◆ TASK INSTRUCTIONS:
According to the essay on growing up as a girl in India, where was the writer's grandmother being visited during the summer holiday when she remarked on how the writer slept?
** Begin SOURCE **
4 days in! 20 more to go. What shall I talk about today, I want to talk about Bollywood and my fascination with the movies (which frankly I think is part of everything I have ever written, fortunately or unfortunately), then there is the relationship with money, then the relationship with people. But literally as I wrote that last sentence down, I realised, let's talk about my relationship with myself.

A part of me doesn't want to and the other part of me doesn't know where to start. Let's begin by saying, I've only now begun to be somewhat comfortable with myself, what i want, who I am, how I am. Growing up in India is hard work. If you are a girl child, it is even harder. And I am saying this knowing fully well i am part of the lucky 2% of the population that actually has it good and easy. In spite of that, and having a loving childhood with parents that love me as much as they love my brother, being a girl was tough and is tough. It's the society we live in. The society that judges us every single minute of the day and the rules you are expected to oblige by, the respect you ought to show whether you feel it or not, the attire you need to wear and the attire you mustn't wear, the words you must utter and the words you most definitely can not.

Good for me, growing up I wasn't anywhere close to my many relatives or lived a quintessential "indian girl" childhood. The beauty about being an army child is that you move around a lot and you visit relatives only once a year for summer vacations and almost everybody else in the defence world is very broad-minded. So my mother never asked me how many of my friends are boys and how many girls, or if we were hanging out at someone's place post 6 pm in the evening if there were any boys or to not wear a particular dress or skirt because it was too short. I never got any of that from my parents. And neither did most of my other army friends.

But every time we went to Bangalore for vacations, there would be comments on how dark I was (which well being South Indian I would naturally be) or how plump I was or how my teeth were sticking out a certain way or how I should't wear that dress because when I sit it inches up a little and a little more of my thighs show or to pay utmost respect to a grandmother that treated me like I was shit. That and a lot more. "What will people say" and "How will you get married if you behave like this" are staple ways of reprimanding a woman or a girl when they are doing something deemed 'inappropriate' by the guardians of our pristine & honourable society.

I still remember, one summer holiday, we were visiting my grandmother in Coorg and sadly, I was always designated as the one who gets to sleep with her at nights. Yay. And when I was a child, I would lay in bed and bend my knees, place my feet on the bed and sleep - that's just how I slept, it was the most naturally comfortable position for me to be in. Bliss. Total. Except that whenever I did that my grandmother commented - is this how you will sleep when you get married, what will your husband think. I must have been 12-13 or 14 max, and I was already being coached on what my husband would think. I know this is a staple of many societies and India isn't particularly hateful towards it's daughters, but there was a recent report that named India as the most unsafe place for women. And what did the government in power currently do? It rejected that report and called it baseless and without data and that "perceptions change...."...that just because it is perceived to be unsafe doesn't mean it is actually unsafe. Hell yea. Anyway, i digress.
** End SOURCE **
** Begin INFORMATION SHOWN **
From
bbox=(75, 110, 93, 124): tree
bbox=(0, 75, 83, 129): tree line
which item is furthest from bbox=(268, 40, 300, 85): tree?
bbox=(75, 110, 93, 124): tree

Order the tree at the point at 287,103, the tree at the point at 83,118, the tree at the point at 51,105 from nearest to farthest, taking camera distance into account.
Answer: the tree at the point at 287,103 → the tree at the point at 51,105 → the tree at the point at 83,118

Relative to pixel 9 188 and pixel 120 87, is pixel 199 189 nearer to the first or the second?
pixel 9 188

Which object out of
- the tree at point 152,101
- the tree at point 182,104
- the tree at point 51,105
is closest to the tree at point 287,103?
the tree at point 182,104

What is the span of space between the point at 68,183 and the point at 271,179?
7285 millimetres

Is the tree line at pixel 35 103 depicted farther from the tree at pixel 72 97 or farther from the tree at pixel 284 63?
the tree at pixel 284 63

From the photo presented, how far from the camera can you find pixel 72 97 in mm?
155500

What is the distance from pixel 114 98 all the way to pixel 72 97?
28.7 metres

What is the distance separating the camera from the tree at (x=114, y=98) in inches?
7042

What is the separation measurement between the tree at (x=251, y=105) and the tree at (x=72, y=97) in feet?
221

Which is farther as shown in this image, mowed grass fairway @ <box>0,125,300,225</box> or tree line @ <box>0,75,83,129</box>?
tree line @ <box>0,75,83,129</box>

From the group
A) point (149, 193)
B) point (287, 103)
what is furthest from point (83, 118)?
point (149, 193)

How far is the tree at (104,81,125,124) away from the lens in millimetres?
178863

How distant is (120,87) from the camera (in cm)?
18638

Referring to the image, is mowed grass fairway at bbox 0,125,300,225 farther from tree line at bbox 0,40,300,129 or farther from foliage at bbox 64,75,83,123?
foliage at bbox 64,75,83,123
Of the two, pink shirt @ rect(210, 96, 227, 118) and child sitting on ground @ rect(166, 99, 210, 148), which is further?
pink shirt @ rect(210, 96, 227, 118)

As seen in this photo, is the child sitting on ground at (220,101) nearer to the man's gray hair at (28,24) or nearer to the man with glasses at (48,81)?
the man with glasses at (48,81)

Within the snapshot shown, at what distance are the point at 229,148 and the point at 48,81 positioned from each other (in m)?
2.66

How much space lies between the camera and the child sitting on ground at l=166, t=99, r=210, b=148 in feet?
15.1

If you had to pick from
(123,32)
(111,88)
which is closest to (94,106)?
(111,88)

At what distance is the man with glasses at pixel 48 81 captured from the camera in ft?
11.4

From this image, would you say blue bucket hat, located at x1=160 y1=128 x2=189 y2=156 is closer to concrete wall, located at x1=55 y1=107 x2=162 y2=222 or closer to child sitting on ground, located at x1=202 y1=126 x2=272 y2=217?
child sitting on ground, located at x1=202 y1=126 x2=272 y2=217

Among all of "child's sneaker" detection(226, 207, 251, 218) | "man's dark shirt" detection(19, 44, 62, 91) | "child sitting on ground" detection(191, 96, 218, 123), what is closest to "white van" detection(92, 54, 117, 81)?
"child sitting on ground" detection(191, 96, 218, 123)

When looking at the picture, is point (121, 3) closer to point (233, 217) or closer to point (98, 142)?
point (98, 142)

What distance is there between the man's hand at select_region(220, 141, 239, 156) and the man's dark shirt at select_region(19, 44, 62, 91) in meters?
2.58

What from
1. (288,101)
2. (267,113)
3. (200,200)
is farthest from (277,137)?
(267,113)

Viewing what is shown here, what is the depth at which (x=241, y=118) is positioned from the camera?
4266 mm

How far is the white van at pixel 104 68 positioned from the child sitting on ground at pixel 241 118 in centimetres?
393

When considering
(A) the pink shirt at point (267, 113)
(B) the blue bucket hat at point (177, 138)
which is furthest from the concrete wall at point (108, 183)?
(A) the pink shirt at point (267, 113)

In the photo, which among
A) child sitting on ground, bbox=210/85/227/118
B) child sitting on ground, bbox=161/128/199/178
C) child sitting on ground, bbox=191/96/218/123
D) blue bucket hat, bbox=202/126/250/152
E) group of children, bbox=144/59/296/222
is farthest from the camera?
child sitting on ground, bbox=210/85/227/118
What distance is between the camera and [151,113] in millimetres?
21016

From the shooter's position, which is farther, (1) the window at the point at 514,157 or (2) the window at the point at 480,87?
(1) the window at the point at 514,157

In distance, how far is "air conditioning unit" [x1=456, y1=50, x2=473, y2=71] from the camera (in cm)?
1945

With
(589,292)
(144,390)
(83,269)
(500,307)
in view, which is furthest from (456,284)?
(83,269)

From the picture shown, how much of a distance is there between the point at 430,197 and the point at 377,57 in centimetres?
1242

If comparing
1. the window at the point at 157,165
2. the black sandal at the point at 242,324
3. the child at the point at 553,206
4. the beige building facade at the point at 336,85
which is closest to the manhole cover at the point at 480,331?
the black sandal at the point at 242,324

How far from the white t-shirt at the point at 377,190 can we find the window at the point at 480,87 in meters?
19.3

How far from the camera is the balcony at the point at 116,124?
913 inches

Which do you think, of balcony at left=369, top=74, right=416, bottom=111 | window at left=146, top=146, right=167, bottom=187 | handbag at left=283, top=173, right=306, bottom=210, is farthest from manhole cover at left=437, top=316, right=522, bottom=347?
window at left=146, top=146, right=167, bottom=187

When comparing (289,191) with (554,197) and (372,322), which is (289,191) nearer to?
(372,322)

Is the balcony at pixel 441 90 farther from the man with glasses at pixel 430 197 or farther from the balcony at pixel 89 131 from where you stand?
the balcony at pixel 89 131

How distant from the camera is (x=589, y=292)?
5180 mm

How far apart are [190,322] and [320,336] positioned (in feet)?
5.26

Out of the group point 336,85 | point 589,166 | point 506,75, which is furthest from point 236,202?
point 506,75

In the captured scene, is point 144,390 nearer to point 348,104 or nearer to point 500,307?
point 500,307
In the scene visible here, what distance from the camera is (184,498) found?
** End INFORMATION SHOWN **
◆ TASK OUTPUT:
Coorg